Kompleksitas dan Keindahan Karya Condé
Selain ‘Heremakhonon’, Condé juga dikenal atas karya-karya luar biasa lainnya seperti Ségou dan La vie scélérate (The Deviant Life). Ségou, seri dua bagian yang diterbitkan pada tahun 1984, adalah novel sejarah yang menceritakan cobaan dan kesengsaraan keluarga Traoré yang tinggal di kota Ségou di Mali kontemporer. Settingnya adalah pada saat runtuhnya Kerajaan Bambara di tengah konflik antara orang Arab dan pedagang budak kulit putih. Kontribusinya terhadap sastra melampaui batas budaya, dengan buku-bukunya diterjemahkan ke berbagai bahasa dan mencapai status buku terlaris di beberapa negara. Meski sudah memiliki bakat menulis sejak kecil, Condé tidak langsung mempublikasikan karyanya, dengan alasan kurangnya rasa percaya diri.
Kehidupan yang Dihabiskan Menjelajahi Akar
Lahir sebagai Maryse Boucolon di Guadeloupe, bagian dari Antillen Prancis, Condé tumbuh dalam keluarga kulit hitam kelas menengah yang orang tuanya adalah pendidik dan anggota budaya Prancis yang bangga. Condé sendiri berkelana ke Afrika untuk mencari nenek moyangnya yang Afrika. Pengejaran ini membuatnya pindah ke Paris untuk belajar bahasa Inggris dan sastra, dan setelah itu, tinggal di Afrika Barat selama lebih dari satu dekade. Dia memiliki seorang anak dari seorang jurnalis Haiti, yang menelantarkannya selama kehamilannya. Dia kemudian menikah dengan aktor Guinea Mamadou Condé, dan mereka pindah ke Afrika bersama.

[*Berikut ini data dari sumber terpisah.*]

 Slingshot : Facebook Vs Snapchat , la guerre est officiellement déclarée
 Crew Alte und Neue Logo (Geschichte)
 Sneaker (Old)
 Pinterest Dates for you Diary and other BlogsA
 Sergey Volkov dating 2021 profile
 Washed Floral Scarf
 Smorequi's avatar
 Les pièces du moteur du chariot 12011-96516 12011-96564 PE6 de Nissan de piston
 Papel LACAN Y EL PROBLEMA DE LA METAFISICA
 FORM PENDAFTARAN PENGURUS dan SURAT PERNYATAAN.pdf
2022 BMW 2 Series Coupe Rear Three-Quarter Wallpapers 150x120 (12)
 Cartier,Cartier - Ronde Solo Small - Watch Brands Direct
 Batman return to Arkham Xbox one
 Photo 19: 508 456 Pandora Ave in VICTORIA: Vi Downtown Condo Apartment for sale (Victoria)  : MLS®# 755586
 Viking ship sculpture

Perjalanan Condé Menuju Kebijaksanaan
Kehidupan di Conakry, ibu kota Guinea, menghadirkan beberapa tantangan, terutama dalam membesarkan dan melindungi keempat anaknya di lingkungan yang sulit. Fase kehidupan yang sulit ini bertepatan dengan putusnya pernikahannya dengan Mamadou. Setelah tinggal sebentar di Ghana dan Senegal, dia menikah dengan guru Inggris Richard Philcox pada tahun 1981. Dia kemudian menjadi penerjemahnya dan memberinya ketenangan yang dibutuhkan untuk menulis. Akibatnya, dia membebaskan Ségou dua tahun kemudian, dan juga tinggal di New York selama dua dekade sebelum menetap di Provence.

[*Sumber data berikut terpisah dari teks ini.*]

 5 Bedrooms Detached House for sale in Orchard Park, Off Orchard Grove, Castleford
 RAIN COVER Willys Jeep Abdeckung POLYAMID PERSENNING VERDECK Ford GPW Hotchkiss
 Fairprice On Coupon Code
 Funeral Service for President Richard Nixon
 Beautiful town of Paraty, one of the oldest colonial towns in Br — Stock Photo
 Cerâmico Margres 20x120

Putri Guadeloupe yang Berbakti
Condé memiliki ikatan yang kuat dengan negara asalnya, Guadeloupe. Ketika panitia Hadiah Nobel Sastra dilanda skandal pelecehan pada tahun 2018, hadiah alternatif, yang diciptakan oleh para intelektual Swedia, dianugerahkan kepada Condé. Dia dengan anggun mendedikasikan hadiahnya untuk Guadeloupe. Condé merasakan hubungan yang mendalam dengan pulau tersebut dan tidak menganggap dirinya berasal dari Afrika, Eropa, atau Amerika Serikat. Kecintaannya pada Guadeloupe sangat besar, dan dia selalu menyatakan pengabdiannya yang tak tergoyahkan pada pulau itu. Buku terbarunya, L’Évangile du nouveau monde (Injil Dunia Baru), yang diterbitkan pada tahun 2021, diterima dengan baik dan bahkan dinominasikan untuk International Booker Prize yang bergengsi. Ini menceritakan kisah seorang anak yang diyakini sebagai “anak Tuhan.”